1) The average Tribunal user actually has really low toxicity compared to the rest of the population. Whether you are looking at Offensive Language, Negative Attitude or Verbal Abuse reports or simply numbers of reports, the average Tribunal user has lower averages than a random sample in the population and way lower than the average toxic player. Saying the "trolls" or "kids" are the ones voting in the Tribunal is just false. 2) Over 50% of players who get a warning from the Tribunal understand what they did wrong and reduce their toxicity dramatically--these players never come back to the Tribunal again. 3) That % that reforms gets lower and lower with multiple punishments in the Tribunal, suggesting that if a player doesn't 'get it' within 1-2 punishments... they are unlikely to ever understand why their behavior is inappropriate in League of Legends. 4) A large percentage of players actually never harass, flame, or use racist/bigotry/abusive language towards other players. Surprisingly, the average player in League of Legends doesn't use this kind of language so saying "it's the internet and everyone is bad" just isn't true. 5) A large number of players actually do not know what the Tribunal is--they don't visit the forums or the website and are not banned by the Tribunal... so it's an unknown entity to them. I know the Tribunal isn't perfect; but, it does what it's designed to do well which is to identify the most toxic players in the game and either reform or remove them. Should we be designing other systems for the good players and the other 98% of the population that may never interact with the Tribunal? Yes. We know the Tribunal by itself isn't enough to tackle player behavior issues in the game; but, it's one piece of the overall solution. |
First, saturation is a major issue. As a player between 900 and 1000 elo, I can say with confidence that there is at least one person per game who does something bannable by tribunal (AFK, verbal abuse, intentional feeding), and I'd be willing to keep a record to prove it. You can point to statistics that say 98% of the whole population of players never get into tribunal, when in reality it *feels* like at least 10% of players deserve it (statistically speaking on a per-game basis). It's a nice statistic you've found to be able to point to, but that statistic alone presents several problems. Is this active accounts only? Or does it include accounts that were made and then abandoned? That's just inflating the population with a demographic that isn't a factor. Abandoned accounts don't join a game, threaten "mid or afk", then proceed to rage, intentionally feed, then leave a game.
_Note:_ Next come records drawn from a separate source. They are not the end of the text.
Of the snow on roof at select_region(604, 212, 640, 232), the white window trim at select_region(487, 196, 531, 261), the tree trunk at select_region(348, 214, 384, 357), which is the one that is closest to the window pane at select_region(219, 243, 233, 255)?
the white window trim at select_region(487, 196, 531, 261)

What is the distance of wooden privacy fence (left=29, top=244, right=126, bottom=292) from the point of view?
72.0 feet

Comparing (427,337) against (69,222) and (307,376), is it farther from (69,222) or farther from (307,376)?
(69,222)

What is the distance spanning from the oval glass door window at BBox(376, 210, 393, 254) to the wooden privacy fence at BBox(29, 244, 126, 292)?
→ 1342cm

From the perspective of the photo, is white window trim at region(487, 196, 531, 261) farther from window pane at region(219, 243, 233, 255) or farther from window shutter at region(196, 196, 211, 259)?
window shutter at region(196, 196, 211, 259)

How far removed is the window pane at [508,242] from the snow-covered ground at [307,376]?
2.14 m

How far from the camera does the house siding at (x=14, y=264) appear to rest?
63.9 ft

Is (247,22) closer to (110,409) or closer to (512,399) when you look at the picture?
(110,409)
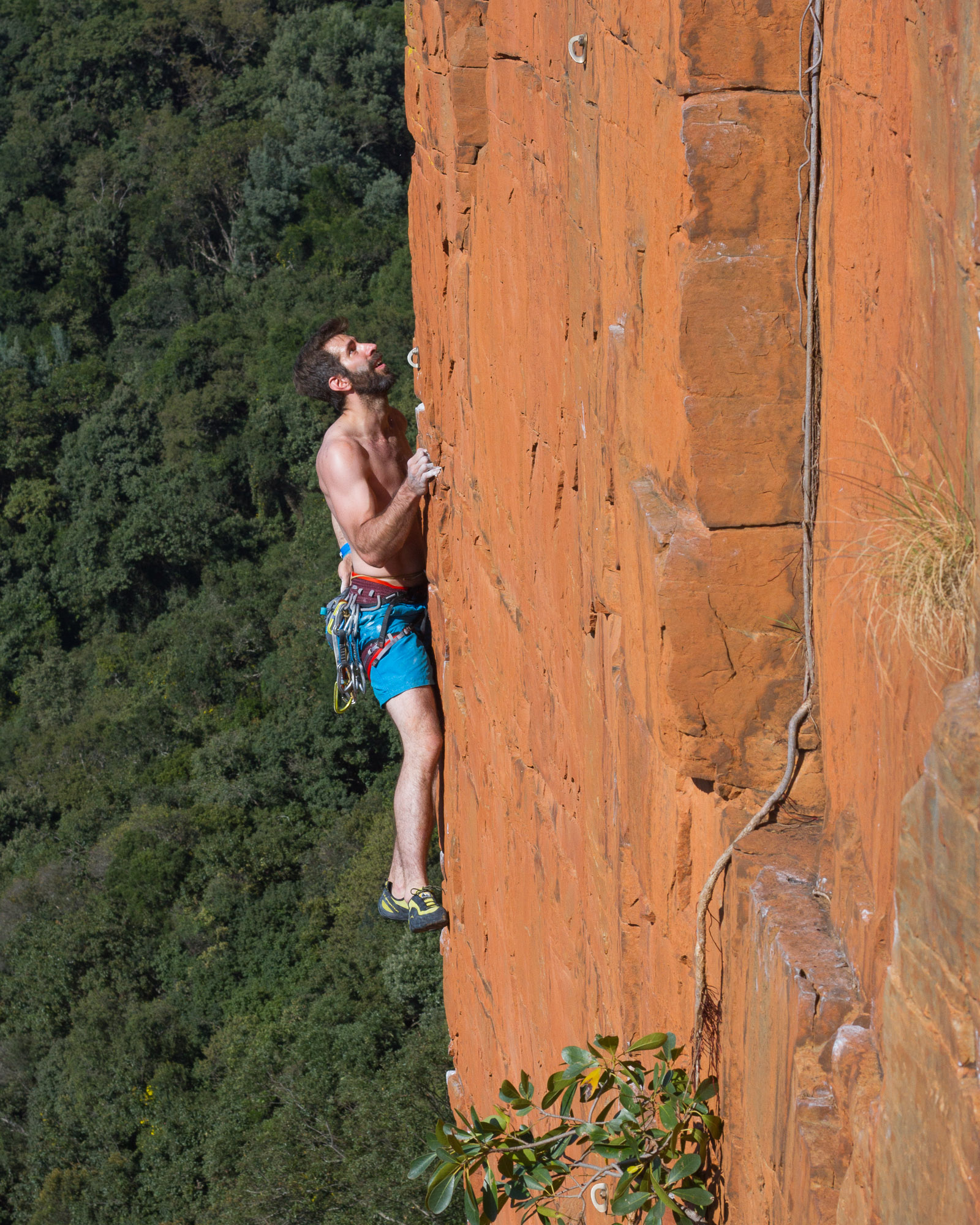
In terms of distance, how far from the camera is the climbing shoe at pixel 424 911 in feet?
15.1

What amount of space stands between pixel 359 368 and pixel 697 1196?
298 cm

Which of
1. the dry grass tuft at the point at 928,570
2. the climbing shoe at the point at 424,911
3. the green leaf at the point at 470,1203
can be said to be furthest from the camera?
the climbing shoe at the point at 424,911

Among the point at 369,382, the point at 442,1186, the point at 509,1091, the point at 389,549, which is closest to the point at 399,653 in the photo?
the point at 389,549

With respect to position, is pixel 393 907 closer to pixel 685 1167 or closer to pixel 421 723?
pixel 421 723

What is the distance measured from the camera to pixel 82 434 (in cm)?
2836

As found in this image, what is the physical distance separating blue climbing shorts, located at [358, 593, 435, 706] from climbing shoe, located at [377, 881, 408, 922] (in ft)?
2.41

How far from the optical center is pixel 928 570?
4.35 feet

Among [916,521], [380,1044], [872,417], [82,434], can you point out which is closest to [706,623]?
[872,417]

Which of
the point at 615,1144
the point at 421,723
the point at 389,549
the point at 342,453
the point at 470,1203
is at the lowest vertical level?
the point at 421,723

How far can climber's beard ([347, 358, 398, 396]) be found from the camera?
4.26m

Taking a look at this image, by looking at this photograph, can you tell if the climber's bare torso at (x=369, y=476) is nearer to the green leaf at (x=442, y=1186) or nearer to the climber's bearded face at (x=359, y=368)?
the climber's bearded face at (x=359, y=368)

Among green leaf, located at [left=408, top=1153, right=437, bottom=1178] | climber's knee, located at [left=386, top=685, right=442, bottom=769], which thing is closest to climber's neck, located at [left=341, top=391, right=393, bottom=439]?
climber's knee, located at [left=386, top=685, right=442, bottom=769]


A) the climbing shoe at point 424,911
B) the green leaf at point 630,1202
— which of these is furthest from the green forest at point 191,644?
the green leaf at point 630,1202

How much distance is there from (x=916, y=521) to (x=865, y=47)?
613 millimetres
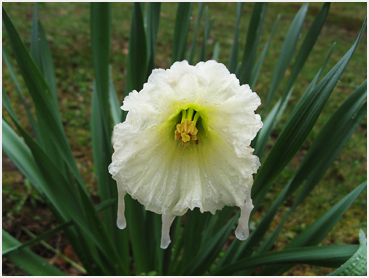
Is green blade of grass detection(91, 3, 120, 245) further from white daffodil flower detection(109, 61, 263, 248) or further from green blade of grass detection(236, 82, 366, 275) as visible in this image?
green blade of grass detection(236, 82, 366, 275)

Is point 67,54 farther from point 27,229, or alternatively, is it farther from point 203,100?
point 203,100

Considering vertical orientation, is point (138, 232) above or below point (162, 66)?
above

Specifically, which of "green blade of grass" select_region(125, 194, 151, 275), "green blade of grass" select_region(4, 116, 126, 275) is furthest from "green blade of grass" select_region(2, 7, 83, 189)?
"green blade of grass" select_region(125, 194, 151, 275)

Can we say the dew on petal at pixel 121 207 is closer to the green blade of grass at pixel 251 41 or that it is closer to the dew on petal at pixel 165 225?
the dew on petal at pixel 165 225

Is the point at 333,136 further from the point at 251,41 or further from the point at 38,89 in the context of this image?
the point at 38,89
Second, Tribunal's effects aren't measurable when banned people can just proceed to make another account. I've noticed when leveling up a secondary account that there was an overwhelming number of trolls/feeders in the first 10 or so levels - I'd seen as many as 4 in a game (I'm not adding people who don't know/are trying to learn the game mind you - this is buying boots of mobility and charging into their tower like no tomorrow).
Third - the number of people I've seen ignore/refuse to report a person clearly in violation of the summoner's code is staggering. The majority of them come from the opposing team to the offender - if team 1 has an intentional feeder giving team 2 a free win, I've seen many times where team 2 just laughs and says they won't report since they got a free win and don't care. If someone from team 1 goes afk, team 2 will laugh and say it didn't matter and that they were going to win anyway. While many people do report and have a sense of justice, just as many people are supportive or that behavior.




We have to work with our marketing teams to figure out how to better talk about this data.